Joe Holyoak: short CV

July 25th, 2007

I am an architect and urban designer, with a Diploma in Architecture (1968) and an MA in Urban Design (1980). I am Reader at Birmingham School of Architecture, University of Central England, and an architect and urban designer in practice. At UCE I am Course Director of the MA in Urban Design course, and a unit leader on the Diploma in Architecture course. I have recently been an external examiner at Oxford Brookes University and at Heriot-Watt University, Edinburgh. My main research interests are in urban regeneration; the design, use and management of urban space; and 19th, 20th and 21st century architecture. My urban design practice is mainly concerned with the replanning and regeneration of postwar housing estates, and I am currently working in Market Drayton, Shropshire, and Newbury, Berkshire. I am an urban design consultant to Redditch BC and Bromsgrove DC.

I am active in the political and practical arenas of architecture, conservation and urban planning, particularly in Birmingham. I was instrumental in the creation of MADE, the regional centre for architecture, in 2000. I am a trustee of the Birmingham Conservation Trust, a member of the Executive Committee of the Birmingham Design Initiative (BDI), and Vice-Chairman of the Victorian Society (Birmingham and West Midlands Group) and Chairman of its Casework Subcommittee. In 2006 I chaired the Victorian Society’s Working Group on Schools.

I am one of three Regional Representatives for CABE for the West Midlands. I am a member of the Design Review Panel for Urban Vision North Staffordshire, and also of the new West Midlands Design Review Panel. I was chairman of the judges for the first Southern Staffordshire Design Awards, 2005, and also a judge in 2007. I was also a judge for the 2005 BDI Place and Genius architectural awards. I am a member of the team awarded the contract by CABE for the 2007, 2008 and 2009 national Urban Design Summer Schools.

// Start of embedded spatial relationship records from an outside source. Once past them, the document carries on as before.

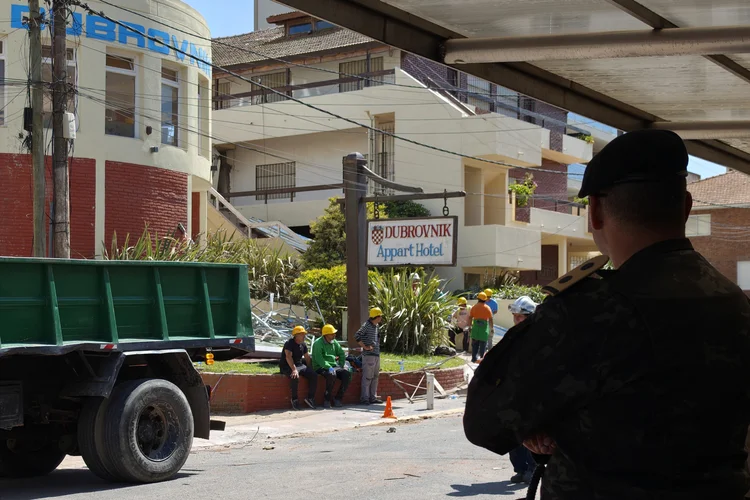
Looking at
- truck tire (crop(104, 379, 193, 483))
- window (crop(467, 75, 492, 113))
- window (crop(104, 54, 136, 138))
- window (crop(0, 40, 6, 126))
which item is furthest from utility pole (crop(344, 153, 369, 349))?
window (crop(467, 75, 492, 113))

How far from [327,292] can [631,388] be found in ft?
72.5

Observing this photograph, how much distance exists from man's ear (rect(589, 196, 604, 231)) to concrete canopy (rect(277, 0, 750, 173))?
2.32m

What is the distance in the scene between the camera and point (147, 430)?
1064cm

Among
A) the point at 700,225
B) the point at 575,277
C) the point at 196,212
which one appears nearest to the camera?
the point at 575,277

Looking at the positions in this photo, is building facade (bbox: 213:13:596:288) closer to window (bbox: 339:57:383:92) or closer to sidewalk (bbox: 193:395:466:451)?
window (bbox: 339:57:383:92)

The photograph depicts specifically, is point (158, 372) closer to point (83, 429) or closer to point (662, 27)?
point (83, 429)

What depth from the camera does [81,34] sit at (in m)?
22.2

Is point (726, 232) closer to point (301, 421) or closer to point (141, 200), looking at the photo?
point (141, 200)

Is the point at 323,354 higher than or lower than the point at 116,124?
lower

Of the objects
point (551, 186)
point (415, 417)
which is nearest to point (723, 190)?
point (551, 186)

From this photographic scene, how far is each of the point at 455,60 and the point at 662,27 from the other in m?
1.12

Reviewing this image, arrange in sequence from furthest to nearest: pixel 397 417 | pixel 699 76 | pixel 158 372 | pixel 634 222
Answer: pixel 397 417 → pixel 158 372 → pixel 699 76 → pixel 634 222

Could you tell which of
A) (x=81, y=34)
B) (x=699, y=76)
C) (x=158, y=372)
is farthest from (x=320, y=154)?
(x=699, y=76)

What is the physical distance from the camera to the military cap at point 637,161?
2484mm
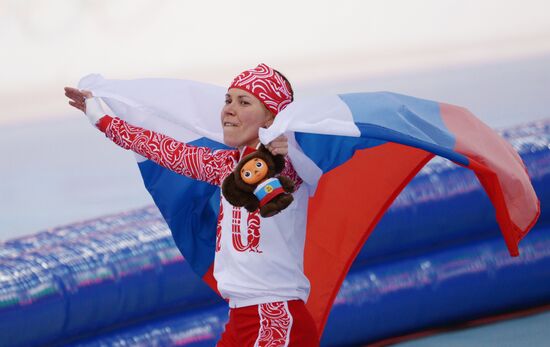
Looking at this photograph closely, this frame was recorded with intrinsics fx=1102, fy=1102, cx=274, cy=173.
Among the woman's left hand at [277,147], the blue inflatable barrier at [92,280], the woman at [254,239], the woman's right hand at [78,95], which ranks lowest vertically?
the blue inflatable barrier at [92,280]

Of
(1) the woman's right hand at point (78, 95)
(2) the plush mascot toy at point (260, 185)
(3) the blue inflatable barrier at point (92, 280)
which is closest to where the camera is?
(2) the plush mascot toy at point (260, 185)

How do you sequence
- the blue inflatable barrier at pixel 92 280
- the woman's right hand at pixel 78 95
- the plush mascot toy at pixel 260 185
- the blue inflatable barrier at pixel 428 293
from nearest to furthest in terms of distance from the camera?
the plush mascot toy at pixel 260 185, the woman's right hand at pixel 78 95, the blue inflatable barrier at pixel 92 280, the blue inflatable barrier at pixel 428 293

I write, speak and broadcast frequently on my subjects. Published in 2004 was Street, Subway and Mall, a study of the changes in urban space in the redevelopment of Birmingham’s Bull Ring, in Remaking Birmingham: the visual culture of urban regeneration (Routledge, 2004); I have written the history of Brindleyplace in Brindleyplace: a model for urban regeneration (Right Angle Press, 1999); and shortly to be published for the Victorian Society is a study of the architects Martin and Chamberlain in 19th Century Birmingham Architects. In preparation is a chapter on Birmingham for a book on Urban Design and the UK Urban Renaissance, to be published by Routledge in 2009. I write regularly for the Architects’ Journal and for Urban Design.

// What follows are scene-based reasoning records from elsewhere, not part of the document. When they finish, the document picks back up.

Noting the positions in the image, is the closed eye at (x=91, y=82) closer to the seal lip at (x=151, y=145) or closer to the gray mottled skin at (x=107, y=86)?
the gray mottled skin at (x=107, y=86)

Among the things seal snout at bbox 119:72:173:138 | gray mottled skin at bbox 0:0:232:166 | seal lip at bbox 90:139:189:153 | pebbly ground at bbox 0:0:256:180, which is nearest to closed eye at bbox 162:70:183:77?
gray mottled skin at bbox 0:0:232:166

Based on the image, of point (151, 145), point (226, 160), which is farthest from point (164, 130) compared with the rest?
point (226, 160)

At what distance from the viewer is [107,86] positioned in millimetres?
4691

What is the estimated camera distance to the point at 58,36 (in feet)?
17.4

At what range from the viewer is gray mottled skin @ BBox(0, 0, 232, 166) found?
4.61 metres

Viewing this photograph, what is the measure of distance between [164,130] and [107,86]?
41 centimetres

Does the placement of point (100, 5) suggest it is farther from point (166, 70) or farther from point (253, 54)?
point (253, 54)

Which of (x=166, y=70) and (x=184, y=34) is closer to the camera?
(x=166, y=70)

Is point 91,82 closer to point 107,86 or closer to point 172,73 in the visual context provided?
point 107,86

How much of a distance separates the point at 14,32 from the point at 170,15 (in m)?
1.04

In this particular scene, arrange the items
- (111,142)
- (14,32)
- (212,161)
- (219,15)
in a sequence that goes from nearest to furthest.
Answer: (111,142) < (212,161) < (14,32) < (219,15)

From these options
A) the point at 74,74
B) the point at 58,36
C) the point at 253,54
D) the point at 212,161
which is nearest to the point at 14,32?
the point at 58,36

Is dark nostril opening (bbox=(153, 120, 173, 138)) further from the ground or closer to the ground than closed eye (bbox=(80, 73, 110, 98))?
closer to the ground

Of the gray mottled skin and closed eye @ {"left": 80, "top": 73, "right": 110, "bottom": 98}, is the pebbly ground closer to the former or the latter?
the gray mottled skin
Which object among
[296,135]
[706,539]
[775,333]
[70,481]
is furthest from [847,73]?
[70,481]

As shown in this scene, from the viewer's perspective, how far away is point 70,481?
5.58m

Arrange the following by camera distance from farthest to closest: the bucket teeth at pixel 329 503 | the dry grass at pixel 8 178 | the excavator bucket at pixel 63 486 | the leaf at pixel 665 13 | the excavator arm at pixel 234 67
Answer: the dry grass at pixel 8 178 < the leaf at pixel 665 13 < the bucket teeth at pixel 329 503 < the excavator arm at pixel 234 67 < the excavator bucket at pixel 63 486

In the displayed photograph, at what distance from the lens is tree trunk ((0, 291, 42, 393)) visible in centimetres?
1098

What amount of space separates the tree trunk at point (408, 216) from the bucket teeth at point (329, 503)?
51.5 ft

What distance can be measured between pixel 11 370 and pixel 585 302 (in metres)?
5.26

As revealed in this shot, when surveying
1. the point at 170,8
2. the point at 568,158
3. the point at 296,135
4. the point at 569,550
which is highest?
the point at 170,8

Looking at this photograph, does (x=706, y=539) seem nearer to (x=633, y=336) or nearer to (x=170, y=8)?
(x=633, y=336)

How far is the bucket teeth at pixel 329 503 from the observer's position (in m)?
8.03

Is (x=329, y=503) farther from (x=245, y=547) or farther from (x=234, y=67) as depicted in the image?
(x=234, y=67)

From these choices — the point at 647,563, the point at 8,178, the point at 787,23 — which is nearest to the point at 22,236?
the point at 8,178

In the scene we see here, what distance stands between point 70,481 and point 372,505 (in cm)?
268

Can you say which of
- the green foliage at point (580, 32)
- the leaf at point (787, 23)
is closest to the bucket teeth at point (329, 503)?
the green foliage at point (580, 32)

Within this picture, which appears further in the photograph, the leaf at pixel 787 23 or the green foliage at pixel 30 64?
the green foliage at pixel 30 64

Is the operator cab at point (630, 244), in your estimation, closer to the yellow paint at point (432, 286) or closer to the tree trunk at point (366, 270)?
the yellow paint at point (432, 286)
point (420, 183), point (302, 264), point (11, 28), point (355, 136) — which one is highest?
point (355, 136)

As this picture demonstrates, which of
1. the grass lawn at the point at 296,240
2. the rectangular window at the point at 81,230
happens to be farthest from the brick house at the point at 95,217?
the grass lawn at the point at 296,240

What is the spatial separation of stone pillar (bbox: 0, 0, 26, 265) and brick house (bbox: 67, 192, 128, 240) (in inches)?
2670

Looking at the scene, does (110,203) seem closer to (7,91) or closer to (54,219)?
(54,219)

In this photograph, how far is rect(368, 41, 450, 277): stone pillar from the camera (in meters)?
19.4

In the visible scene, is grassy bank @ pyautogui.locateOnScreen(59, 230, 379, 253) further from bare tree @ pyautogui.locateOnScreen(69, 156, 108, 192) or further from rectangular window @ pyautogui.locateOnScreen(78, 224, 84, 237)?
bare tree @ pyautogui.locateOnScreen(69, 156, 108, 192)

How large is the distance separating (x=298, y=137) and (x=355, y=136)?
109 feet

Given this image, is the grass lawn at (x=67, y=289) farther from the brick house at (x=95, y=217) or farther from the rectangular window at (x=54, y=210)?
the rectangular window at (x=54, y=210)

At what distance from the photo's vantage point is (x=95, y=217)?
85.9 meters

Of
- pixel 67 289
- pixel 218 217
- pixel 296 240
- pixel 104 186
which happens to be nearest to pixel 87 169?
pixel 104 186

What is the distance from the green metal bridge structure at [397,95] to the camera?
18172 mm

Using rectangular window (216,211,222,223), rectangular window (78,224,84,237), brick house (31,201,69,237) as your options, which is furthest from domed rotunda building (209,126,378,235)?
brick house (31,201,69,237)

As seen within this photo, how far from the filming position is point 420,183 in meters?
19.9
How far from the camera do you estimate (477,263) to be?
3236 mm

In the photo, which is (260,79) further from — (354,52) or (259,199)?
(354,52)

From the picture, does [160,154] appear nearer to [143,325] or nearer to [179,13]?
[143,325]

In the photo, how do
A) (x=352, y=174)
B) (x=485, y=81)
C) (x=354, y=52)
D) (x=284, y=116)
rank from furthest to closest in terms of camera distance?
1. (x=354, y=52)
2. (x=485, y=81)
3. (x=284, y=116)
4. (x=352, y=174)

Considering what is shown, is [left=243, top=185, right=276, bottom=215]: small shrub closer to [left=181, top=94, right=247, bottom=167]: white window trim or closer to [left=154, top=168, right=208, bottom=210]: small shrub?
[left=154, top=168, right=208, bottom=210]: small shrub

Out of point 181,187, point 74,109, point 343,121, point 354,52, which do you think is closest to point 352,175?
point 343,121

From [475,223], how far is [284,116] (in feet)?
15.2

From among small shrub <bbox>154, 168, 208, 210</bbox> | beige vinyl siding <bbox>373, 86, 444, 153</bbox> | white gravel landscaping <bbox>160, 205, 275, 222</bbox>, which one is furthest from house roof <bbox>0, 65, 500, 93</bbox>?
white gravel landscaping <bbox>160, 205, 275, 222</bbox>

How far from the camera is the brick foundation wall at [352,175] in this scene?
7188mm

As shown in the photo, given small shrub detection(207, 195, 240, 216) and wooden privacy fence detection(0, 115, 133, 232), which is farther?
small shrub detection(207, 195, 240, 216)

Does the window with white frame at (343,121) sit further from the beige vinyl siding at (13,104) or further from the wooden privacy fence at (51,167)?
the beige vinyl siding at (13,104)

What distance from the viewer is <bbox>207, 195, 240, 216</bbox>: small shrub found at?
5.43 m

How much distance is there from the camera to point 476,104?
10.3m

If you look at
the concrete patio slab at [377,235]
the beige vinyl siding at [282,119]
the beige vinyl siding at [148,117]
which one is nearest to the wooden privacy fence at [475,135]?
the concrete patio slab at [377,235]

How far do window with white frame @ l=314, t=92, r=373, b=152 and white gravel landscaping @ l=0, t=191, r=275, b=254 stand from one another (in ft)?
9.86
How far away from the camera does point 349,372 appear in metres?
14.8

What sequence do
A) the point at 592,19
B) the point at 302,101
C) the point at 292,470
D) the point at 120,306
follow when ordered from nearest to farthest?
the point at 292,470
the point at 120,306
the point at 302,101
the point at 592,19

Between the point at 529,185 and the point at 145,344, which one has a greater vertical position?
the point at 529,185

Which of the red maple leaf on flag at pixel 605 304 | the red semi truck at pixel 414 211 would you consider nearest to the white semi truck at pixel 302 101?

I co-organised a national conference in 2005 on Urban Space and Anti-social Behaviour, and also the 2005 annual conference of the Urban Design Group on Urban Design and the Multicultural City. I was in 2005 part of a team, Design for Change, which completed a project for CABE, running a pilot series of workshops on urban design for local authority councillors and officers in four regions of England. I was in 2006 a Technical Assessor for the Eastside City Park Design Competition in Birmingham. This year I have delivered a series of Continuing Professional Development presentations on urban design for RIBA regions in the midlands and north. Currently I am a member of a research team that has recently completed a project for CABE on Risk and the Design of Public Space, and a member of a team writing an Urban Design Guide for Walsall MBC.